++++ Reading passage

On July 19, the Browns waived both Fichtner and Wooten. Wooten had been with the Browns for nine years, and Fichtner eight. Modell wished the matter had been addressed internally and not publicly, and found waiving the players distasteful. He said he thought it was necessary for team harmony to dismiss both players. Fichtner was surprised to be waived, and was not happy about leaving the Browns.

Fichtner's nickname during his Browns' playing career was "Rocky". In eight years with the Browns, Fichtner started 71 games, with 27 interceptions, three returned for touchdowns. Fichtner's 21.5 yards per interception return is 26th in AFL-NFL history (through 2025).

=== New Orleans Saints ===
Fichtner signed to play with the New Orleans Saints in late July. He was waived before the season started, but reactivated a few days later. With the Saints in his final NFL season, Fichtner was a reserve defensive back, appearing in only four games; and was on the Saints' taxi squad for the majority of the season, as coach Tom Fears wanted to evaluate his younger players. The Saints released Fichtner in July 1969, before the season started. Wooten went on to play for the Washington Redskins in 1968, also his last in the NFL.

++++++++

**Directions for this task**
Name every person who appears in the passage about Fichtner's last NFL seasons, giving each name in the form the passage uses. The material after this passage has no role in the exercise.

++++ Entries shown

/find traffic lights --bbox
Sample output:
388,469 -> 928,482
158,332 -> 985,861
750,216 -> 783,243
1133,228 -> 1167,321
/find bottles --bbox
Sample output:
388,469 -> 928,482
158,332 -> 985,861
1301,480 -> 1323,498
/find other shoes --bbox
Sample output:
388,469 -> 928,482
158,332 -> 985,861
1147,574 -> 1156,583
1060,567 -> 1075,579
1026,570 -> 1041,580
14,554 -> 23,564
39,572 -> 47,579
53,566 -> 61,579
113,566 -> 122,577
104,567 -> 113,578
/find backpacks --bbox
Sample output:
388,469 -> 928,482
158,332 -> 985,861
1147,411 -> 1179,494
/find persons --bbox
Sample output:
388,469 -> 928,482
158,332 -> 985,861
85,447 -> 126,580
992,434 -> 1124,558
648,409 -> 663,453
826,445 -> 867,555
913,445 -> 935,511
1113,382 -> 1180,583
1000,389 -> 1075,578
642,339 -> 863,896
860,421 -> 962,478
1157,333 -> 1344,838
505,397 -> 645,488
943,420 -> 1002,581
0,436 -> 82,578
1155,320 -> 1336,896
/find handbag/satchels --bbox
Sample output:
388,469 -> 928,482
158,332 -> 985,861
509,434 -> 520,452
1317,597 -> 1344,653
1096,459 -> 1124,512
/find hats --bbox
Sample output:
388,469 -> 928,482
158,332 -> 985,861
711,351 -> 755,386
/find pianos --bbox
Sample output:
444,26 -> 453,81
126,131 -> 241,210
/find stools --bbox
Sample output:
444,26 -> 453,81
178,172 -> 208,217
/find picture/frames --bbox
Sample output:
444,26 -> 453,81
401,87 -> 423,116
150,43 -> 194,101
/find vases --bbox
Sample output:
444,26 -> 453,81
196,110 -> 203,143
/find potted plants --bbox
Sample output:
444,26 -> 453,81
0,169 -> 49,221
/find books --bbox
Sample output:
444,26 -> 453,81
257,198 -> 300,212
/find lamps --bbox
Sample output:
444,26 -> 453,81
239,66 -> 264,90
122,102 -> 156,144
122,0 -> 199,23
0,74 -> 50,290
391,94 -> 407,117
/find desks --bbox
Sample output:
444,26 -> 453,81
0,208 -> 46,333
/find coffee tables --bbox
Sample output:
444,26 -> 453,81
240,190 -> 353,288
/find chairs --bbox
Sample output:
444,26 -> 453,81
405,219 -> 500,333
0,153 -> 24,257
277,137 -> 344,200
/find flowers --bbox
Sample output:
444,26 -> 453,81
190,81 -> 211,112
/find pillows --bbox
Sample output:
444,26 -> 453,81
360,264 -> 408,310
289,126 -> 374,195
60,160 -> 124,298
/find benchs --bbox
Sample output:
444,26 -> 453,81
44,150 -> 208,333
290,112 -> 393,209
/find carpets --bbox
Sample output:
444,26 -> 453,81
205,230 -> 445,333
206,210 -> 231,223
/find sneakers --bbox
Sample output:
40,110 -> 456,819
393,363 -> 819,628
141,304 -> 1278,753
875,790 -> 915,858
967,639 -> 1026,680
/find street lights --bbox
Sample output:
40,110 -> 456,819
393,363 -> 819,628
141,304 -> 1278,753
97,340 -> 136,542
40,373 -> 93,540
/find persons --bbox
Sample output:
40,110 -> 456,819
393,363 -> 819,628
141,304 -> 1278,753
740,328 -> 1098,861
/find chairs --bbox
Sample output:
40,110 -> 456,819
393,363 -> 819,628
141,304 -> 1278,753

++++++++

**Answer space**
Fichtner, Wooten, Modell, Tom Fears